**Written exercise**
Resume the forum thread below about a street sleeper car, starting right after its last line.

# GORGEOUS street sleeper - Come to daddy!



## kmpowell (May 6, 2002)

http://www.pistonheads.com/sales/58948.htm

I want, i want, i want!!!!!!!!!


----------



## sssgucci (Nov 20, 2004)

I saw that a couple of days ago, crazy huh! :twisted: I would rather have a mk1 golf street sleeper though, a true classic.


----------



## Mrs Wallsendmag (Dec 13, 2005)

Someones getting obsessed with the 80's it'll be links to cheapo compilation cd's next :lol: :lol: :lol:


----------



## YELLOW_TT (Feb 25, 2004)

sssgucci said:


> I would rather have a mk1 golf street sleeper though, a true classic.


Ill second that


----------



## PaulS (Jun 15, 2002)

kmpowell said:


> http://www.pistonheads.com/sales/58948.htm
> 
> I want, i want, i want!!!!!!!!!


Totally agree mate, I had a (mildly modded 1.9 ~ 130bhp) GTI and it remains one of the best fun cars I've had 8) 
Never had a car with better steering - even beat the Boxster :wink:

Having just as much fun in the Monaro though, for different reasons :wink: 

http://www.hsv.org.uk/topic.asp?t=230836&f=69&h=27


----------



## tdk (Jul 22, 2003)

Spatial questions based on scenes:
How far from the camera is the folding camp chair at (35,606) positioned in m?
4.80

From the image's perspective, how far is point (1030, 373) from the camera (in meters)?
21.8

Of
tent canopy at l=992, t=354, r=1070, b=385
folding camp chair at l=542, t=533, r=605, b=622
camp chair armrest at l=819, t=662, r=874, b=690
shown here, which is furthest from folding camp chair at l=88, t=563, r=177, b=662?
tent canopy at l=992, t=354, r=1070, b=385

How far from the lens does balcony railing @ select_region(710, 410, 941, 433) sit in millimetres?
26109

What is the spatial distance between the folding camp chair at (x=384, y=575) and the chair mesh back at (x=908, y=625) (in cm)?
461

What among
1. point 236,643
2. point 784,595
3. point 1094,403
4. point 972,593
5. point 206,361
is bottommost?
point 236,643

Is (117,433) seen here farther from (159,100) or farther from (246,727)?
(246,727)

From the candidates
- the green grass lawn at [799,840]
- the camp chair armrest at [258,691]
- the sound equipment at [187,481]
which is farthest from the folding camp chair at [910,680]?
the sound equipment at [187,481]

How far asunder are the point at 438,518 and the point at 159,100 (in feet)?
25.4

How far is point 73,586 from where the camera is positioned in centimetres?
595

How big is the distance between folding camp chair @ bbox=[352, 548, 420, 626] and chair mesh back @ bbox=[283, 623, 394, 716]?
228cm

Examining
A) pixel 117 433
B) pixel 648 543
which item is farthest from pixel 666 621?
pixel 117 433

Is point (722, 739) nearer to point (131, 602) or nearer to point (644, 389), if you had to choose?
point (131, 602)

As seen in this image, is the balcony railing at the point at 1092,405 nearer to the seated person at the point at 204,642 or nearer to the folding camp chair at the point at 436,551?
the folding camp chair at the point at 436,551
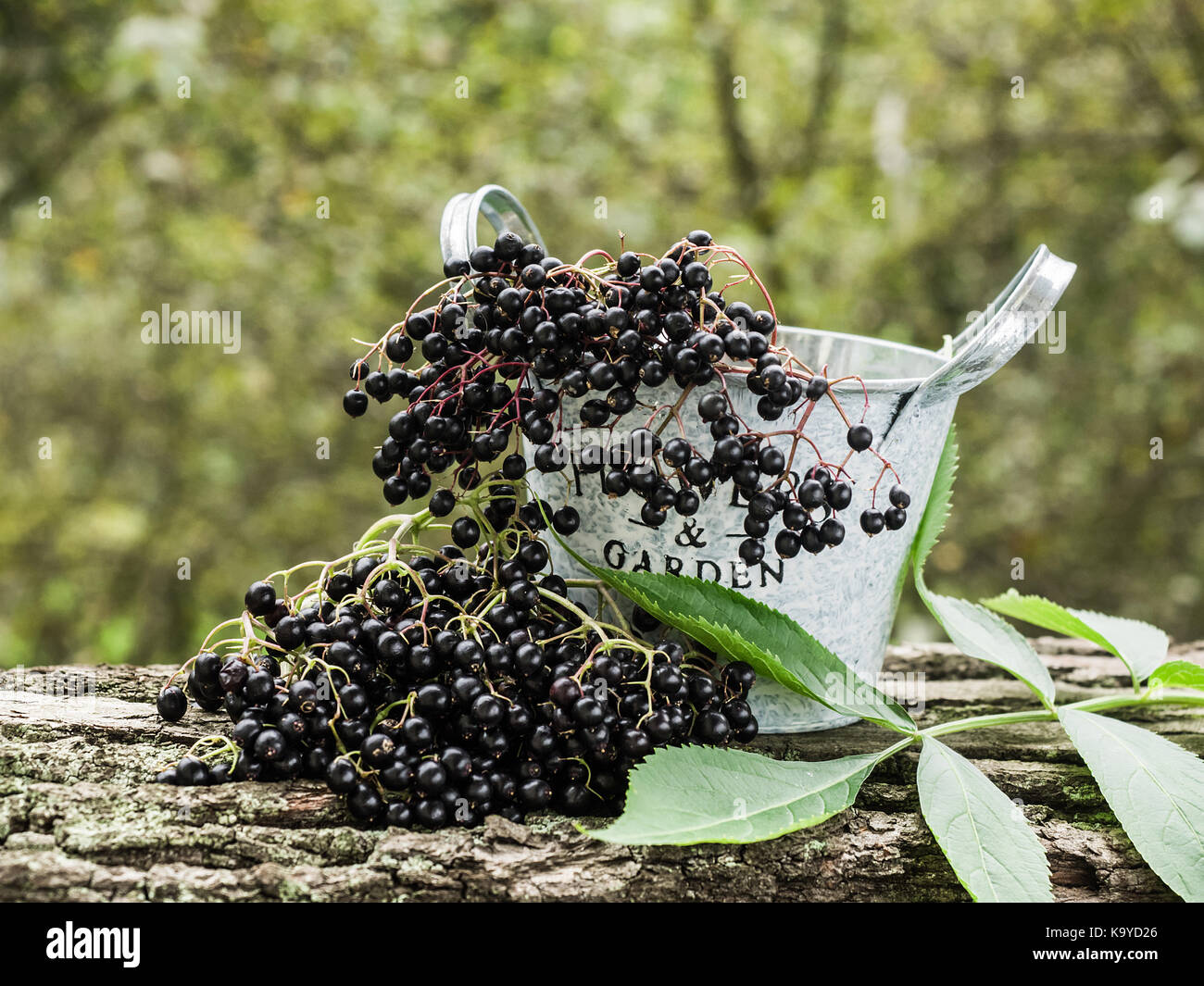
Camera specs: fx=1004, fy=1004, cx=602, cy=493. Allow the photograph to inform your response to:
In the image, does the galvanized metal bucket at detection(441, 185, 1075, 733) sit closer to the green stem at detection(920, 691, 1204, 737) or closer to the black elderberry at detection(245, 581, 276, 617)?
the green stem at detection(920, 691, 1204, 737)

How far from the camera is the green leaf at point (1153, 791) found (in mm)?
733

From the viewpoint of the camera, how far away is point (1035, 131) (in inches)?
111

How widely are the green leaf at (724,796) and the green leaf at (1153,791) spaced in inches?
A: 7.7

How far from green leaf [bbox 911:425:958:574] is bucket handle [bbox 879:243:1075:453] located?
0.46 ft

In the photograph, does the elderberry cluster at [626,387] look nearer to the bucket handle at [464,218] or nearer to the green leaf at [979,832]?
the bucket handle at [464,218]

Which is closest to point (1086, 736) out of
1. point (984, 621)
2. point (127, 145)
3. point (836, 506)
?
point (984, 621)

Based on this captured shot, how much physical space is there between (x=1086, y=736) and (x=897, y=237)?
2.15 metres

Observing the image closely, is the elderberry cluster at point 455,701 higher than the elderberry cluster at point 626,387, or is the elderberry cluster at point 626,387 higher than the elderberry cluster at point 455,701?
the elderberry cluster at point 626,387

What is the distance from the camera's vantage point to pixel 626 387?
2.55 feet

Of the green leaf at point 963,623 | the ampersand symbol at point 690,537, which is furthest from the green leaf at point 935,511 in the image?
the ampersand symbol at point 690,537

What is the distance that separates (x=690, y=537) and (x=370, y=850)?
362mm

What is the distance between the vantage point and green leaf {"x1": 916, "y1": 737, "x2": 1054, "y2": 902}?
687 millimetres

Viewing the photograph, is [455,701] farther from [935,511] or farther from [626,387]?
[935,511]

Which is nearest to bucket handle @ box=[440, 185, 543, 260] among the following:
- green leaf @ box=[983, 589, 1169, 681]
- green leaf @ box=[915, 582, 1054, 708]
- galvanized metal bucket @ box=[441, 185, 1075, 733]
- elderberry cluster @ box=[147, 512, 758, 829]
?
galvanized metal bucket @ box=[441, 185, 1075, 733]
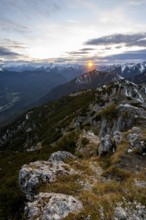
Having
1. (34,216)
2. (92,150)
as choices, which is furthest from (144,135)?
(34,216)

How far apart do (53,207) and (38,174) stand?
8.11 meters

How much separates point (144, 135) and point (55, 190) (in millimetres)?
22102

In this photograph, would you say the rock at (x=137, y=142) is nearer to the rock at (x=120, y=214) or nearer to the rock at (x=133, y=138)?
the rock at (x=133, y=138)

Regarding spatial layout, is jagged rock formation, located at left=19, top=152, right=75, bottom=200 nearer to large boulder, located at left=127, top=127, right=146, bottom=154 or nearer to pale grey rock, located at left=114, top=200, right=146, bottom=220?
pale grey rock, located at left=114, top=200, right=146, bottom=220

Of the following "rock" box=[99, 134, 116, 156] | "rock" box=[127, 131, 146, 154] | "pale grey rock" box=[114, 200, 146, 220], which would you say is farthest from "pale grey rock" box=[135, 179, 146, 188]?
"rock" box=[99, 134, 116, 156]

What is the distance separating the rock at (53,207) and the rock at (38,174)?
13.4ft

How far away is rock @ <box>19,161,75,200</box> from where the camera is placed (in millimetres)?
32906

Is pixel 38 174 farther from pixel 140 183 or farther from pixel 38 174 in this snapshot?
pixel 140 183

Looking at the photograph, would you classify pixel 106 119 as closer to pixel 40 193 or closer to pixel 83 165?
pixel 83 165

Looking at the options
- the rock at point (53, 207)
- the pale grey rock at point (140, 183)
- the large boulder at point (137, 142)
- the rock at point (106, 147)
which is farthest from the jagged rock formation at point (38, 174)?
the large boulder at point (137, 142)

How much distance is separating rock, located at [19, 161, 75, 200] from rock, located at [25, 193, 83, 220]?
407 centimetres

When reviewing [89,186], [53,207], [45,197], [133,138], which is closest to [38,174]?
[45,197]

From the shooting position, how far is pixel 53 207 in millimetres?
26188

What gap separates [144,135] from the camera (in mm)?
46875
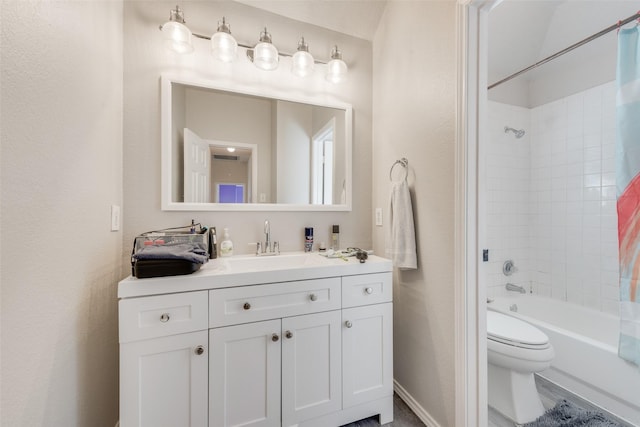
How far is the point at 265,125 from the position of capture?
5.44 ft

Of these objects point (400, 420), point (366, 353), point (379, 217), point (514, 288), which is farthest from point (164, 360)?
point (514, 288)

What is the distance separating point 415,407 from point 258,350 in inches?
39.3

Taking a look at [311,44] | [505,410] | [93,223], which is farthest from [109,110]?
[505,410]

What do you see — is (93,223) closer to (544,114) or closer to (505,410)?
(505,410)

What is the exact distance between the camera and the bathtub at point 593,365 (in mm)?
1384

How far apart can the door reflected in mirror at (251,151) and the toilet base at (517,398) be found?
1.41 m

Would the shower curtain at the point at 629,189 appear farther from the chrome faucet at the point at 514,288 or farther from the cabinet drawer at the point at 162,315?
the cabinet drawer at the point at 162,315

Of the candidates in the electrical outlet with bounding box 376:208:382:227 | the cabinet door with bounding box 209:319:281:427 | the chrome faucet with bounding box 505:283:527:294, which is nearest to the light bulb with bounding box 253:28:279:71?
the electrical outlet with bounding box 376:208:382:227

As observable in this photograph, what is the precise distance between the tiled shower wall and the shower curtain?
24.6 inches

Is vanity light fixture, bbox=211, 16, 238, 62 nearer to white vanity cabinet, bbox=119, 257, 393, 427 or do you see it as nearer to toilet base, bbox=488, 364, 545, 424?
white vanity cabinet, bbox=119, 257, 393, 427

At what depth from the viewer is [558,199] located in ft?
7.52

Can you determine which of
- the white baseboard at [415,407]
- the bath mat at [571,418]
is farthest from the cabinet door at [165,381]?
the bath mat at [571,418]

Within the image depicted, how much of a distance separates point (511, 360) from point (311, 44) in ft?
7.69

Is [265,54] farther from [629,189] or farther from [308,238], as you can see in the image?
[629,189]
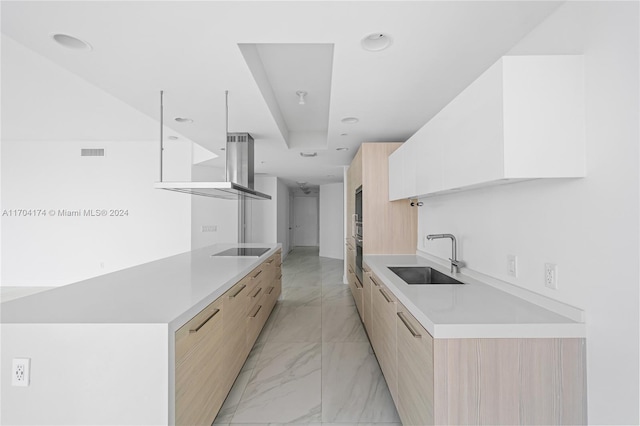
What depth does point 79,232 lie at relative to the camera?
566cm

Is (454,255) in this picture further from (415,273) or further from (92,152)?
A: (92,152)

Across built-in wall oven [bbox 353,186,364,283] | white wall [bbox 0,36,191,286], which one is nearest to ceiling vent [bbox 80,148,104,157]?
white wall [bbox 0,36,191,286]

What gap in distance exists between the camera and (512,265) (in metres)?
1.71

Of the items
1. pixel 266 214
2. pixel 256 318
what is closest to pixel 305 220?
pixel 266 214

**Answer to the problem**
When you said "street sleeper" I thought you were referring to...










Or perhaps...










:lol:

Simon.


----------



## L8_0RGY (Sep 12, 2003)

Wallsendmag II said:


> Someones getting obsessed with the 80's it'll be links to cheapo compilation cd's next :lol: :lol: :lol:


I'll second that, I haven't found either of those past two in the least bit attractive.


----------



## YELLOW_TT (Feb 25, 2004)

tdk said:


> When you said "street sleeper" I thought you were referring to...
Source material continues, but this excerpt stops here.